**Brief:** Format the data starting at the line containing "Within the white" and ending at the line containing "4504 millimetres" as a JSON list of strings, one string per line and no entries for blank lines.

─── Supplied data

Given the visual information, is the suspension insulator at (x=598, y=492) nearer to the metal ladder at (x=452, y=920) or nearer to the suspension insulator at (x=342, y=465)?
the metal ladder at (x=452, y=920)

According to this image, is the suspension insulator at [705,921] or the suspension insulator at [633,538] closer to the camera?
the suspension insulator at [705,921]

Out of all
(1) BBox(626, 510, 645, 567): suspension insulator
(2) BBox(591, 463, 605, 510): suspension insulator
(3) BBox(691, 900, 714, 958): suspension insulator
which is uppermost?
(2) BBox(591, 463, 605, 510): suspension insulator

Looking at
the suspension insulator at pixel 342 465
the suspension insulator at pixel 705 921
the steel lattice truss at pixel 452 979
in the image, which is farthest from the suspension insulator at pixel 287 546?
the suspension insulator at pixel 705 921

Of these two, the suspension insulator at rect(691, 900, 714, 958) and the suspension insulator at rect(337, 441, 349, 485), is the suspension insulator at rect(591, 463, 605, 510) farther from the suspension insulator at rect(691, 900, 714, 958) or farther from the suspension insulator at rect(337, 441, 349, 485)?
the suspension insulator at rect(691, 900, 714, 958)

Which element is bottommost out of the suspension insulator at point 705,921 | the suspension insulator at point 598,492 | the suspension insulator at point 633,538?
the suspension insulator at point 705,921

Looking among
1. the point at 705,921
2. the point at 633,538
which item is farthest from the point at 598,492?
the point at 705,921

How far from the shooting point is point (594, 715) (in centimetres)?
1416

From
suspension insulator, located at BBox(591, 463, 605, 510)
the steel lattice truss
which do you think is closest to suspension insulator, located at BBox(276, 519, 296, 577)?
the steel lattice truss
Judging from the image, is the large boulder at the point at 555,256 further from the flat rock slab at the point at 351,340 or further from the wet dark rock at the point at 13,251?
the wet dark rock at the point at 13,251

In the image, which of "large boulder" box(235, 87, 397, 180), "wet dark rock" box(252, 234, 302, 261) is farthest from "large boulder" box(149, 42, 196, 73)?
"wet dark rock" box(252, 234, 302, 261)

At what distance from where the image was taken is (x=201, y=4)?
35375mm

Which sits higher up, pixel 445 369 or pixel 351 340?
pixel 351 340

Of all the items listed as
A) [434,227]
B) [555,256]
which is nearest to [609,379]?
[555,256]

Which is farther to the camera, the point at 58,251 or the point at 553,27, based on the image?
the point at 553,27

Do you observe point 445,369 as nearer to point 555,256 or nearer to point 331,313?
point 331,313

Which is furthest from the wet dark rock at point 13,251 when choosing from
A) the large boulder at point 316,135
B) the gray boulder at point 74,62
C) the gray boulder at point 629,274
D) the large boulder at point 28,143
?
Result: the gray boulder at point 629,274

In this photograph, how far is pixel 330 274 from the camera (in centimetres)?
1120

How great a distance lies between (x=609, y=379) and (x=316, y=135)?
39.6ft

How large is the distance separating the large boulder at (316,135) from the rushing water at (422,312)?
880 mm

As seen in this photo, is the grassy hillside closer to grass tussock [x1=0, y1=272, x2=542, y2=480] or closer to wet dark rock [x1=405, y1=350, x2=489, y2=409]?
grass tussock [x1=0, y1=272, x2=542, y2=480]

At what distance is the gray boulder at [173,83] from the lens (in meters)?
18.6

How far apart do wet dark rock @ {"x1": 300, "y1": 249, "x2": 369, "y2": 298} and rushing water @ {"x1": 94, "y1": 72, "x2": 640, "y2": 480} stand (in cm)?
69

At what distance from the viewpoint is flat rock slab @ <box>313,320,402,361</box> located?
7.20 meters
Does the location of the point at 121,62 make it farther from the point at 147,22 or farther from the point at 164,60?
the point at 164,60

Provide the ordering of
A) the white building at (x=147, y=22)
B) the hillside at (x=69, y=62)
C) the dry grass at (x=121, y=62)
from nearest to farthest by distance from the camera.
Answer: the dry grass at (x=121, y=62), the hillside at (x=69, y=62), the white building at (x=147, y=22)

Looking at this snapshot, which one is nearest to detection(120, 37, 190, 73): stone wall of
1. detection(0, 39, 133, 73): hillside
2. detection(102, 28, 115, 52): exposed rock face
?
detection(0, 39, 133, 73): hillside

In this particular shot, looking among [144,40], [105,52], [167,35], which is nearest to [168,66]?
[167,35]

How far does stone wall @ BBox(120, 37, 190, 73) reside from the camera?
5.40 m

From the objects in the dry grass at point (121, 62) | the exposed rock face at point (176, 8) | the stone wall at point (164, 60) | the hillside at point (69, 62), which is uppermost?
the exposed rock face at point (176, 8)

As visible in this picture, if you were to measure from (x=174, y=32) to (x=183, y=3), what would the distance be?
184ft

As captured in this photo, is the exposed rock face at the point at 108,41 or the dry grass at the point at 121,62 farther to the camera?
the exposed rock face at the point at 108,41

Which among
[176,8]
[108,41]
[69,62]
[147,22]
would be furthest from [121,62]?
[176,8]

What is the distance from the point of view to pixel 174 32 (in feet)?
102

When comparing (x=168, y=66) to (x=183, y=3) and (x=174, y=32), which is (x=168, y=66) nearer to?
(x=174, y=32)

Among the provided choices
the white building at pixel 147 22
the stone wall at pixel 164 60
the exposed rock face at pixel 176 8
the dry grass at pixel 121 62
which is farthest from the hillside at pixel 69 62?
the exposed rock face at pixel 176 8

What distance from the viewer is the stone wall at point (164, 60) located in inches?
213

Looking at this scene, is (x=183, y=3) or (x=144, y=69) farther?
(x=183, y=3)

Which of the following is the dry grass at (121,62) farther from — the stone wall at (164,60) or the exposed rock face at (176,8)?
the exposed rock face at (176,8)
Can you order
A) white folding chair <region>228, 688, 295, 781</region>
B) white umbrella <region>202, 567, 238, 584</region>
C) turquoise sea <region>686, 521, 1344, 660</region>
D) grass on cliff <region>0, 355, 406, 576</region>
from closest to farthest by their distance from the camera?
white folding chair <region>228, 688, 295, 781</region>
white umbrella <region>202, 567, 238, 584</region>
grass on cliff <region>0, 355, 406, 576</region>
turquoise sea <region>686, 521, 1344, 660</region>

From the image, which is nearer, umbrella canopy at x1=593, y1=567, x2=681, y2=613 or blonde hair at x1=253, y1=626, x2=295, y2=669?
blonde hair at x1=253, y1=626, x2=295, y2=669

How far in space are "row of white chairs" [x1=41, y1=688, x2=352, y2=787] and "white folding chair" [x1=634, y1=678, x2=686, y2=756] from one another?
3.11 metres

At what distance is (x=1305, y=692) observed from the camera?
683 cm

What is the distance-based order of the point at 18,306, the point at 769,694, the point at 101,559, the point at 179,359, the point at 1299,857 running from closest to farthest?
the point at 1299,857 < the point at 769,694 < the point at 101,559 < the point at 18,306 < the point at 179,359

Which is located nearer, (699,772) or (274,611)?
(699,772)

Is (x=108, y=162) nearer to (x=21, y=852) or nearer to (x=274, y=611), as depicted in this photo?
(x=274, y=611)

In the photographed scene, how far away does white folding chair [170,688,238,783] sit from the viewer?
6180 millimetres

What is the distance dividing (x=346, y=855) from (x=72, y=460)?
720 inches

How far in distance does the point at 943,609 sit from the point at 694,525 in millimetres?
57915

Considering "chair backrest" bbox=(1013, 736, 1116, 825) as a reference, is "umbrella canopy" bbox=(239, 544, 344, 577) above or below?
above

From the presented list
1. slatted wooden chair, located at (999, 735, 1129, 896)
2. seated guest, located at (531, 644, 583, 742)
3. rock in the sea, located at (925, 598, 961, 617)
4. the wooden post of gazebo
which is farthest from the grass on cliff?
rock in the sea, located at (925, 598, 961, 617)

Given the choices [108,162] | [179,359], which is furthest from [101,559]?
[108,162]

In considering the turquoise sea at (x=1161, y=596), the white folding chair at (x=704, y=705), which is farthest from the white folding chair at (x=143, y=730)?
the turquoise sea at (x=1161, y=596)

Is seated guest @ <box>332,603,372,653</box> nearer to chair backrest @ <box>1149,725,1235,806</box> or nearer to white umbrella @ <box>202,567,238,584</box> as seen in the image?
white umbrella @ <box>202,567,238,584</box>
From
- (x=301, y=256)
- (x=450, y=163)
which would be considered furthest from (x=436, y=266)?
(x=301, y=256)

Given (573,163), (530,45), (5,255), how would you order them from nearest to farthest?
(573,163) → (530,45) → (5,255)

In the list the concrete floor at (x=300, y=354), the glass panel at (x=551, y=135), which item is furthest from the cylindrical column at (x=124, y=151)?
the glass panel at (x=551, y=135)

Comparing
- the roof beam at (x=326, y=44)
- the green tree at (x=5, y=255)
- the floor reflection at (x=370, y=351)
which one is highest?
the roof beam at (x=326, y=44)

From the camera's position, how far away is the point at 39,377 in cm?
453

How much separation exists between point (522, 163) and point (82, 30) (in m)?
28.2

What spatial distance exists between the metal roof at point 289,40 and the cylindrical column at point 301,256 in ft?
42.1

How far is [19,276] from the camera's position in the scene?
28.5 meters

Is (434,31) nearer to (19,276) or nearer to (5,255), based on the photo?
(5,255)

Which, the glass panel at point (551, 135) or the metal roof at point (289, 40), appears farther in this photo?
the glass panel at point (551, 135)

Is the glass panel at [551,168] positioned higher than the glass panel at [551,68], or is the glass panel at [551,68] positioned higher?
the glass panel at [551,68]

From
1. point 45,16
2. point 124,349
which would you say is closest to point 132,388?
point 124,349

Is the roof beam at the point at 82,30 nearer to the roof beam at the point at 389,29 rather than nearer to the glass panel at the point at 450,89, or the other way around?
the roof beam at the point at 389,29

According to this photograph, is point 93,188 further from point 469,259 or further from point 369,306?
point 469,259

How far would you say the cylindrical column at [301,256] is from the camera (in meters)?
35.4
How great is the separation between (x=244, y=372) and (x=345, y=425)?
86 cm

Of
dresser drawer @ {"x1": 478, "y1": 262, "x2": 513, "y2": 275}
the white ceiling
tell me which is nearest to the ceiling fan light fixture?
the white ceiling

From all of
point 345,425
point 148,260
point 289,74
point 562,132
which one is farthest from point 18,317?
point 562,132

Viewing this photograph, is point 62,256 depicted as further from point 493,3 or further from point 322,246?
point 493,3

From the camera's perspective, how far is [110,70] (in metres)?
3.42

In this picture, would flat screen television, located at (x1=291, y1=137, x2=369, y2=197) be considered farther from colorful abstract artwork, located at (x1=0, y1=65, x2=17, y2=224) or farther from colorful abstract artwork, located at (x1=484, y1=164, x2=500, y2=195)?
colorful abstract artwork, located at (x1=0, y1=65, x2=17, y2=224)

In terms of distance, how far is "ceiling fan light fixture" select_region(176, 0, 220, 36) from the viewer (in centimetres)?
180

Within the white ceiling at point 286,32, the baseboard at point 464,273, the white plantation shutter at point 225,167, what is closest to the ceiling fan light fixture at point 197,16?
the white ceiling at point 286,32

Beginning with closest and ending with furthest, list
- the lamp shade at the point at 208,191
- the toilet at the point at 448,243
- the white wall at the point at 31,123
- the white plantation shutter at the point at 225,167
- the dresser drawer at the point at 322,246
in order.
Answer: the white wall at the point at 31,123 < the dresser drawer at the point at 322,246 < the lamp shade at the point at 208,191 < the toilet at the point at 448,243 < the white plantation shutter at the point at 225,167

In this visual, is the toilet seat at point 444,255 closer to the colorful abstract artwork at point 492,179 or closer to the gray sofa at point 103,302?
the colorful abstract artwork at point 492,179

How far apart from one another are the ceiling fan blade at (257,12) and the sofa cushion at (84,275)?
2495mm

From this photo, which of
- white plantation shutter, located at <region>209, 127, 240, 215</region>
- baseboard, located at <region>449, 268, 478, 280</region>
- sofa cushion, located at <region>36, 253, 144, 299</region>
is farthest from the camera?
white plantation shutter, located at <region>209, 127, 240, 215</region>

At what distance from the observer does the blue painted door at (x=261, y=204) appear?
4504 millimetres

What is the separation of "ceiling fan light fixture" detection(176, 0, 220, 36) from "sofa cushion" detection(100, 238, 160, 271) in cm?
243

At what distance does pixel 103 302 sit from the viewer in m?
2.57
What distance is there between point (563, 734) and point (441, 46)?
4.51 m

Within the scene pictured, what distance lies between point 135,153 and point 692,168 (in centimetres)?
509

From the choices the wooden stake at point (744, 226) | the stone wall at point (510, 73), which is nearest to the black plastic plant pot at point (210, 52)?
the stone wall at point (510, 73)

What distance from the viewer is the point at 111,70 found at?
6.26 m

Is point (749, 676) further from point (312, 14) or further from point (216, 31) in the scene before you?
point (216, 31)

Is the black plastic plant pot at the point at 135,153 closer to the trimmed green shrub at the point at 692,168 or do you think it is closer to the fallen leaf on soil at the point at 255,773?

──────

**Answer:**
[
  "Within the white ceiling at point 286,32, the baseboard at point 464,273, the white plantation shutter at point 225,167, what is closest to the ceiling fan light fixture at point 197,16?",
  "the white ceiling at point 286,32",
  "Beginning with closest and ending with furthest, list",
  "- the lamp shade at the point at 208,191",
  "- the toilet at the point at 448,243",
  "- the white wall at the point at 31,123",
  "- the white plantation shutter at the point at 225,167",
  "- the dresser drawer at the point at 322,246",
  "in order.",
  "Answer: the white wall at the point at 31,123 < the dresser drawer at the point at 322,246 < the lamp shade at the point at 208,191 < the toilet at the point at 448,243 < the white plantation shutter at the point at 225,167",
  "In this visual, is the toilet seat at point 444,255 closer to the colorful abstract artwork at point 492,179 or closer to the gray sofa at point 103,302?",
  "the colorful abstract artwork at point 492,179",
  "How far apart from one another are the ceiling fan blade at (257,12) and the sofa cushion at (84,275)?",
  "2495mm",
  "From this photo, which of",
  "- white plantation shutter, located at <region>209, 127, 240, 215</region>",
  "- baseboard, located at <region>449, 268, 478, 280</region>",
  "- sofa cushion, located at <region>36, 253, 144, 299</region>",
  "is farthest from the camera?",
  "white plantation shutter, located at <region>209, 127, 240, 215</region>",
  "At what distance from the observer does the blue painted door at (x=261, y=204) appear?",
  "4504 millimetres"
]